文・ライター:@小松糸
とある雪山の山荘で一人の男性が転落死した。最初は事故死のように思えたが、次第に妻であるベストセラー作家のサンドラに殺人の容疑がかかってしまう。
落下の解剖学
あらすじ
物語の舞台は人里離れた山荘。視覚障害を持つ11歳の少年が転落死した父の死体を発見する。捜査の中で浮かび上がる数々の謎。事故と思われたが、物語は意外な方向へと進んでいく。
原題
Anatomie d’une chute
公開日
2024年2月23日
上映時間
152分
予告編
キャスト
- ジュスティーヌ・トリエ(監督)
- サンドラ・ヒュラー
- スワン・アルロー
- ミロ・マシャド・グラネール
- アントワーヌ・レナルツ
- サミュエル・セイス
- ジェニー・ベス
公式サイト
作品評価
- 映像
- 脚本
- キャスト
- 音楽
- リピート度
- グロ度
- 総合評価
考察・解説レビュー
圧倒的な臨場感で、まるで裁判の傍聴席に座っているような感覚になった。
この映画を語る上で、他の鑑賞者も口を揃えて言うのは「 犬の演技がうますぎる 」という評価だった。
実際に鑑賞したらその名演技にとてもびっくりしたし、メイキングの映像やレポートを読むとさらに賢さが伝わって驚いた。

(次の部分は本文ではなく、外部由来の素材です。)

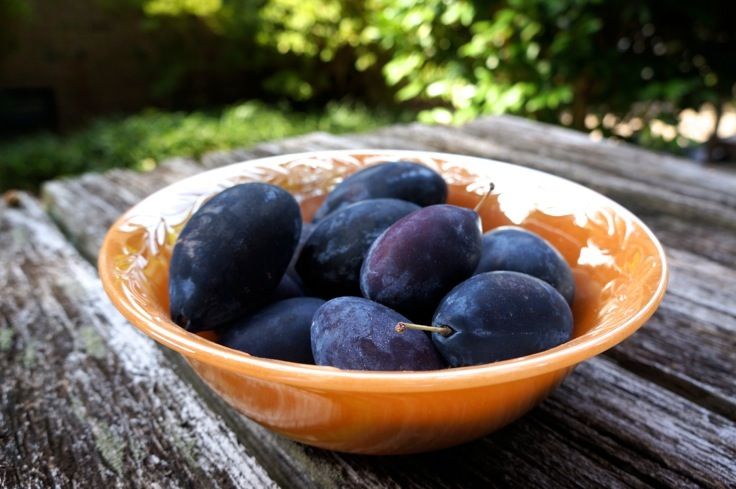 Italian prune plums from http://www.pleasepassthepeas.com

スタッフも愛情を持って接していたのがわかるし、メッシ(犬)もこの作品に対して真摯に向き合って撮影に臨んでいたことがわかった。
転落死した夫は自殺したのか、他殺なのか、事故なのか。
この3つの可能性の中で最も有力なのは、妻のサンドラが殺したのではないかという説だった。
その理由は、亡くなる前日に2人は大喧嘩をしていたから。
創作活動のため、夫は日常的に様々なものを録音していた。
今回重要になったその喧嘩も録音により発覚したものだが、その喧嘩の一部分だけを切り取ってこの夫婦は不仲だったとか決めつけるのは非常に良くない。
常に喧嘩していた夫婦だったわけではなくて、たまたまその日そうなっただけのことなのだ。
そしてその喧嘩のシーン、夫婦ふたりの芝居にとても心を掴まれた。どう考えても台本があったようには思えないほどの熱量で生々しいやりとり。
夫婦関係の信頼と愛情の下降をリアルに描いていた。唯一の証人は視覚障害のある息子のダニエルだが、幼いながらにもいろんなものを吸収し、自分の力で知りたいという気持ちになんとも言えない気持ちになってしまった。
親同士の喧嘩なんて録音データだとしても聞きたくないだろうし、まだ小さいのに父を亡くし母に容疑がかかっているなんて、かなりストレスのかかる状況なのに。
裁判の証人尋問の際、父と話した会話を思い出して語るシーンがあった。ダニエル自身もそこで何かを察し、自問自答をしていたように思える。
喧嘩に関して問われた際、夫婦も所詮他人同士なんだからいろんなことが起こるということをサンドラが話していたが、夫との出会いや思い出、暮らしの中で得た気づきを話す視線や表情に、夫に対する計り知れない愛情を感じた。
そのシーンのサンドラに心が乗り移ってしまうような感覚と映画から得た様々な学びが、この映画がとても好きな理由になった。
まとめ
「 落下の解剖学 」のタイトルが表す転落死という観点と、夫婦関係の堕落の描き方はうまく繋がっているように思える。
オスカーの脚本賞にも輝いた作品だが、会話や登場人物の関係性が細かく、観ていて飽きない作品だった。